As you can see there, lichens may be able to survive on Mars also.
So far these are relatively short duration experiments.
There is also good evidence of liquid water on Mars at least sporadically in geologically recent past from the Phoenix isotope results. And indirect evidence suggesting there probably are micro habitats of liquid water there right now - thin layers and droplets a few mm across, for instance on interface between ice and salt, that form for a few hours a year.
This means of course, that we can be more optimistic also about the possibility of finding life on Mars.
I think we should be cautious about introducing life to the surface of Mars for the time being however, and indeed it is Planetary Protection policy at the moment to keep Mars free of Earth life so that we can study it as it is now.
Terraforming is not as easy and straightforward as you might think from some science fiction stories. It took millions of years on the Earth, and for Mars, the most optimistic suggest a thousand years to get to the point where you have extensive Earth like vegetation on Mars, without oxygen, and a few more millennia to get an oxygen rich atmosphere (that's the Mars Society, who have as their objective Mars surface colonization).

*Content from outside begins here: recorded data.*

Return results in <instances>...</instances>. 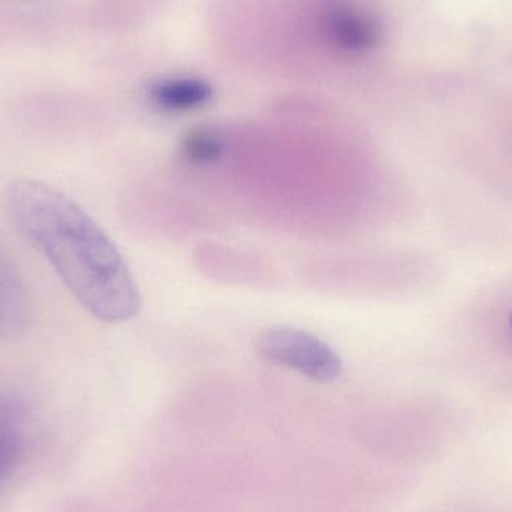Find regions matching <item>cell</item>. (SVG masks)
I'll return each instance as SVG.
<instances>
[{
    "label": "cell",
    "instance_id": "obj_4",
    "mask_svg": "<svg viewBox=\"0 0 512 512\" xmlns=\"http://www.w3.org/2000/svg\"><path fill=\"white\" fill-rule=\"evenodd\" d=\"M210 96L209 84L198 80L162 81L150 92L152 101L167 111L197 110L209 102Z\"/></svg>",
    "mask_w": 512,
    "mask_h": 512
},
{
    "label": "cell",
    "instance_id": "obj_3",
    "mask_svg": "<svg viewBox=\"0 0 512 512\" xmlns=\"http://www.w3.org/2000/svg\"><path fill=\"white\" fill-rule=\"evenodd\" d=\"M32 298L20 271L0 255V340H17L32 325Z\"/></svg>",
    "mask_w": 512,
    "mask_h": 512
},
{
    "label": "cell",
    "instance_id": "obj_1",
    "mask_svg": "<svg viewBox=\"0 0 512 512\" xmlns=\"http://www.w3.org/2000/svg\"><path fill=\"white\" fill-rule=\"evenodd\" d=\"M5 210L17 233L44 256L75 300L108 324L131 321L141 294L125 258L71 198L35 180H15Z\"/></svg>",
    "mask_w": 512,
    "mask_h": 512
},
{
    "label": "cell",
    "instance_id": "obj_5",
    "mask_svg": "<svg viewBox=\"0 0 512 512\" xmlns=\"http://www.w3.org/2000/svg\"><path fill=\"white\" fill-rule=\"evenodd\" d=\"M327 32L345 48H367L375 44L378 30L369 18L351 12H339L327 21Z\"/></svg>",
    "mask_w": 512,
    "mask_h": 512
},
{
    "label": "cell",
    "instance_id": "obj_8",
    "mask_svg": "<svg viewBox=\"0 0 512 512\" xmlns=\"http://www.w3.org/2000/svg\"><path fill=\"white\" fill-rule=\"evenodd\" d=\"M511 325H512V315H511Z\"/></svg>",
    "mask_w": 512,
    "mask_h": 512
},
{
    "label": "cell",
    "instance_id": "obj_7",
    "mask_svg": "<svg viewBox=\"0 0 512 512\" xmlns=\"http://www.w3.org/2000/svg\"><path fill=\"white\" fill-rule=\"evenodd\" d=\"M21 457V438L14 423L0 411V480L9 477Z\"/></svg>",
    "mask_w": 512,
    "mask_h": 512
},
{
    "label": "cell",
    "instance_id": "obj_2",
    "mask_svg": "<svg viewBox=\"0 0 512 512\" xmlns=\"http://www.w3.org/2000/svg\"><path fill=\"white\" fill-rule=\"evenodd\" d=\"M258 351L274 366L285 367L318 382L342 375L343 361L333 346L300 328L274 327L258 337Z\"/></svg>",
    "mask_w": 512,
    "mask_h": 512
},
{
    "label": "cell",
    "instance_id": "obj_6",
    "mask_svg": "<svg viewBox=\"0 0 512 512\" xmlns=\"http://www.w3.org/2000/svg\"><path fill=\"white\" fill-rule=\"evenodd\" d=\"M182 153L192 164L209 165L222 158L224 141L212 129H194L183 138Z\"/></svg>",
    "mask_w": 512,
    "mask_h": 512
}]
</instances>
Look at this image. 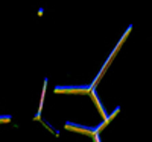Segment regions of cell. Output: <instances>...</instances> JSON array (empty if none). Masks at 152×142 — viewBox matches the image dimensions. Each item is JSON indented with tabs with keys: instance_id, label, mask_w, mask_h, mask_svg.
<instances>
[{
	"instance_id": "cell-1",
	"label": "cell",
	"mask_w": 152,
	"mask_h": 142,
	"mask_svg": "<svg viewBox=\"0 0 152 142\" xmlns=\"http://www.w3.org/2000/svg\"><path fill=\"white\" fill-rule=\"evenodd\" d=\"M91 86H76V88H67V86H56L55 92H88Z\"/></svg>"
},
{
	"instance_id": "cell-2",
	"label": "cell",
	"mask_w": 152,
	"mask_h": 142,
	"mask_svg": "<svg viewBox=\"0 0 152 142\" xmlns=\"http://www.w3.org/2000/svg\"><path fill=\"white\" fill-rule=\"evenodd\" d=\"M67 128H70V130H75L78 133H94L90 127H81V125H76V124H72V123H67L66 124Z\"/></svg>"
},
{
	"instance_id": "cell-3",
	"label": "cell",
	"mask_w": 152,
	"mask_h": 142,
	"mask_svg": "<svg viewBox=\"0 0 152 142\" xmlns=\"http://www.w3.org/2000/svg\"><path fill=\"white\" fill-rule=\"evenodd\" d=\"M91 97H93V100H94V103H96V106H97L99 112L102 113V117H105V118H107V112H105V109H104V106H102V103L99 101V98H97V95H96V92H94V91L91 92Z\"/></svg>"
},
{
	"instance_id": "cell-4",
	"label": "cell",
	"mask_w": 152,
	"mask_h": 142,
	"mask_svg": "<svg viewBox=\"0 0 152 142\" xmlns=\"http://www.w3.org/2000/svg\"><path fill=\"white\" fill-rule=\"evenodd\" d=\"M9 120H11L9 115H5V117H0V123H8Z\"/></svg>"
}]
</instances>
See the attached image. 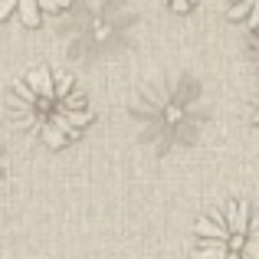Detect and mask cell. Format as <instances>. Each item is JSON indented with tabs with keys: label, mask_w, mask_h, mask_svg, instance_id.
Masks as SVG:
<instances>
[{
	"label": "cell",
	"mask_w": 259,
	"mask_h": 259,
	"mask_svg": "<svg viewBox=\"0 0 259 259\" xmlns=\"http://www.w3.org/2000/svg\"><path fill=\"white\" fill-rule=\"evenodd\" d=\"M128 125L141 148L171 158L197 148L210 125V95L200 76L167 69L148 76L128 99Z\"/></svg>",
	"instance_id": "cell-1"
},
{
	"label": "cell",
	"mask_w": 259,
	"mask_h": 259,
	"mask_svg": "<svg viewBox=\"0 0 259 259\" xmlns=\"http://www.w3.org/2000/svg\"><path fill=\"white\" fill-rule=\"evenodd\" d=\"M7 102L17 125L50 151L76 145L92 125V105L82 85L56 66H36L23 72L10 85Z\"/></svg>",
	"instance_id": "cell-2"
},
{
	"label": "cell",
	"mask_w": 259,
	"mask_h": 259,
	"mask_svg": "<svg viewBox=\"0 0 259 259\" xmlns=\"http://www.w3.org/2000/svg\"><path fill=\"white\" fill-rule=\"evenodd\" d=\"M190 259H259V220L249 200L217 203L197 220Z\"/></svg>",
	"instance_id": "cell-3"
},
{
	"label": "cell",
	"mask_w": 259,
	"mask_h": 259,
	"mask_svg": "<svg viewBox=\"0 0 259 259\" xmlns=\"http://www.w3.org/2000/svg\"><path fill=\"white\" fill-rule=\"evenodd\" d=\"M69 10L72 20L63 30V46L69 50V56L95 63V59L112 56L118 46L128 43L132 13L118 7L115 0H92L82 10H76V7H69Z\"/></svg>",
	"instance_id": "cell-4"
},
{
	"label": "cell",
	"mask_w": 259,
	"mask_h": 259,
	"mask_svg": "<svg viewBox=\"0 0 259 259\" xmlns=\"http://www.w3.org/2000/svg\"><path fill=\"white\" fill-rule=\"evenodd\" d=\"M69 7L72 0H0V23H20L26 30H36Z\"/></svg>",
	"instance_id": "cell-5"
},
{
	"label": "cell",
	"mask_w": 259,
	"mask_h": 259,
	"mask_svg": "<svg viewBox=\"0 0 259 259\" xmlns=\"http://www.w3.org/2000/svg\"><path fill=\"white\" fill-rule=\"evenodd\" d=\"M227 17L233 23L243 26V33L249 36V50L256 43V23H259V0H230L227 4Z\"/></svg>",
	"instance_id": "cell-6"
},
{
	"label": "cell",
	"mask_w": 259,
	"mask_h": 259,
	"mask_svg": "<svg viewBox=\"0 0 259 259\" xmlns=\"http://www.w3.org/2000/svg\"><path fill=\"white\" fill-rule=\"evenodd\" d=\"M161 4H164L167 10H174V13H190L200 0H161Z\"/></svg>",
	"instance_id": "cell-7"
},
{
	"label": "cell",
	"mask_w": 259,
	"mask_h": 259,
	"mask_svg": "<svg viewBox=\"0 0 259 259\" xmlns=\"http://www.w3.org/2000/svg\"><path fill=\"white\" fill-rule=\"evenodd\" d=\"M0 174H4V141H0Z\"/></svg>",
	"instance_id": "cell-8"
}]
</instances>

Also Mars is different from Earth also in many ways.
For some of the things that could go wrong and some of the issues:
And before you can make significant amounts of oxygen from the Mars atmosphere, then you need to capture the carbon, not just cycle it through, because photosynthesis works by carbon capture, to a thickness of several meters over entire surface of Mars. If you do it just by covering Mars with green vegetation that's likely to take many millennia possibly 100,000 years - and that's if it worked, with many things that could go wrong and need for high technology for those thousands of years (e.g. space mirrors or greenhouse gas generating factories or probably both to keep Mars warm enough).
So that's not as easy as imagined in some of the science fiction stories.
MAKING ALL THE OXYGEN AND FOOD YOU NEED IN A HABITAT
As for using them to create oxygen inside of habitats, theoretically 8 square meters of algae is enough to produce enough oxygen for one human being, and 40 square meters is enough to produce all the food and oxygen for one human.
However such ideas have never yet been tested in space.
If we started on that now, then maybe it wouldn't be that long before we also crack the remaining problems and have Biosphere II type installations in space more or less completely self contained.
However so far we haven't yet flown any experiments to space that generate all the oxygen a human needs from algae or with the astronauts eating food grown in space. Some experiments with plants grown in the ISS but no actual tests involving humans breathing oxygen generated by algae and eating food grown in space, AFAIK - certainly no attempt yet at a closed or semi closed habitat of this type in space.